Cloud Computing Boosts Server Sales
Contrary to popular perception in the IT industry, server sales are not dying out: in fact, they’re experiencing a growth spurt. And the type of growth says a lot about where we may be headed in the near- and long-term.
Gartner Inc. recently released its worldwide server revenue tracker, showing that sales for x86 servers increased more than 16% year-over-year, while shipments grew 5.1% from the third quarter of 2016. This may fly in the face of conventional wisdom, which has maintained for years that virtualization has decreased the need for physical servers.
While that was true at one time, the trend appears to be reversing. The reason? Cloud computing.
Jeffrey Hewitt, research vice president at Gartner, confirmed this in a press release. “The third quarter of 2017 produced continued growth on a global level with varying regional results. A build-out of infrastructure to support cloud and hybrid-cloud implementations was the main driver for growth in the server market for the period.”
Hewlett Packard Enterprise Co. (HPE) and Dell EMC remain the leaders in the space. HPE continues to make the most money, with $3.1 billion in revenues, and leads in market share, with 21%. Those numbers, however, represent a slight decline of 3.2% from 2016.
Dell comes in second in both revenues and market share, but unlike HPE, it showed strong growth of nearly 38 percent over 2016.
While those numbers are interesting, the most eye-opening figures in the report come from Inspur Electronics, a Chinese company that specializes in cloud computing. Inspur surpassed $1 billion in revenue for Q3, more than doubling its growth, and nearly catching IBM for third place on the list. Gartner stated that Inspur’s staggering growth was “driven by ongoing sales into China-based cloud providers.”
Inspur specializes in end-to-end HPC, cloud computing, and private and public cloud management. It provides a full service stack and the gamut of “as-a-service” offerings, including Infrastructure-as-a-Service, Platform-as-a-Service and Software-as-a-Service.
Inspur has been around a long time, but their sudden rocketing growth in the cloud space will come as a surprise to many.
Should it, though? Increasing server sales shouldn’t surprise anyone who’s been paying close attention to trends. Cloud computing requires more resources, not fewer. The need to move data back and forth between on-premises data centers and public/hybrid clouds demands faster, more efficient CPUs and storage. Pooling resources only gets you so far; eventually, you have to increase the size of the pool if you want to keep up. Latency – a key factor in cloud usage (or lack thereof) – won’t be overcome only by strategies like using containers and other technologies. You eventually need more hardware, too.
All Thanks to the Cloud
Gartner’s figures were more than backed up by another major analyst firm, IDC, when it released its own Q3 figures. It showed a similar increase in server shipments, and chalked the increase up to the same cause:
“Hyperscalers continued driving volume demand in the third quarter, with Amazon again leading the charge, as Google and Facebook also began ramping up their server deployments again,” said Kuba Stolarski, research director of Computing Platforms at IDC. “While ODMs have largely been the beneficiaries of hyperscaler server demand, some OEMs have now begun to experience significant growth related to the enterprise segment.”

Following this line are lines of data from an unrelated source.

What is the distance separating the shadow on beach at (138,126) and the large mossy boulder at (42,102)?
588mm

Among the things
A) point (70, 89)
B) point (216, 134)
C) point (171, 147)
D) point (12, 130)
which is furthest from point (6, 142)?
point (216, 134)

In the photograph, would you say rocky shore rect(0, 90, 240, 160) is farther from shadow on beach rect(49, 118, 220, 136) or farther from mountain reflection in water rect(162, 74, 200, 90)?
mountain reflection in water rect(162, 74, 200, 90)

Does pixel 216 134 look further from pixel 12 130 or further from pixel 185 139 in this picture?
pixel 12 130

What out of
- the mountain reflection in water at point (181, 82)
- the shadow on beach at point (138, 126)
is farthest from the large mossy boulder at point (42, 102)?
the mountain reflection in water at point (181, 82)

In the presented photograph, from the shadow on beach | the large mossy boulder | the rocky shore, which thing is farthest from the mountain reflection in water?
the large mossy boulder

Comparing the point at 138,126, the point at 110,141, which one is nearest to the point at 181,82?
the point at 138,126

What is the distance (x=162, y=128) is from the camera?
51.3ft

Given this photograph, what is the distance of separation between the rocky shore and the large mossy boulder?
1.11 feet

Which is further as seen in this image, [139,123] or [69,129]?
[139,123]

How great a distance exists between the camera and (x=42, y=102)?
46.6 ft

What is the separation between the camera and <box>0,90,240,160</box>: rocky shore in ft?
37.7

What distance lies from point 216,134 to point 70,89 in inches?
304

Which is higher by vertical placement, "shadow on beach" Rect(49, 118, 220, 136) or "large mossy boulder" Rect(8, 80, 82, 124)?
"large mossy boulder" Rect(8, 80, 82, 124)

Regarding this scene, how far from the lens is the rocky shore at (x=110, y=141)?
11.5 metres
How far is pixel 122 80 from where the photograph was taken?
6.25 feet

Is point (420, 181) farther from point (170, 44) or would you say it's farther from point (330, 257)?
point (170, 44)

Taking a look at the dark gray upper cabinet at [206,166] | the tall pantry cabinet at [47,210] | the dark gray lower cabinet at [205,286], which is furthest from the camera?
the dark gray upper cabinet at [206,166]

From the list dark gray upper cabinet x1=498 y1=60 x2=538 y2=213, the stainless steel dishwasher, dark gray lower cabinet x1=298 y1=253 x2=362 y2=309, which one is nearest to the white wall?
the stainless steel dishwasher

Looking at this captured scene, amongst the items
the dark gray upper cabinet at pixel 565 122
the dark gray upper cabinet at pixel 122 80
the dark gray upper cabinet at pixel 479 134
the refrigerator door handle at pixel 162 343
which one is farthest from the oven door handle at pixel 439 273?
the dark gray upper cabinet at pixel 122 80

There are several takeaways from this news. One is that you have more choices than ever when it comes to the cloud. Private, public, hybrid – they’re here now, and there’s a lot more coming. New options are open to you to find the perfect fit for your company’s needs and budget. Choice is good.
It also shows the increasing strength of the hyperconvergence market. Hyperconvergence is white-hot right now, and those devices are being built on x86 servers. Hyperconvergence scales fantastically well, and adding capacity is easy. That’s why they’re favored by cloud vendors.
The news follows on similarly good sales news from the previous quarter, demonstrating that this isn’t likely to be a momentary blip on the radar, a small uptick followed by a crash. Propelled by the various manifestations of cloud computing, servers are back, and the future is looking brighter.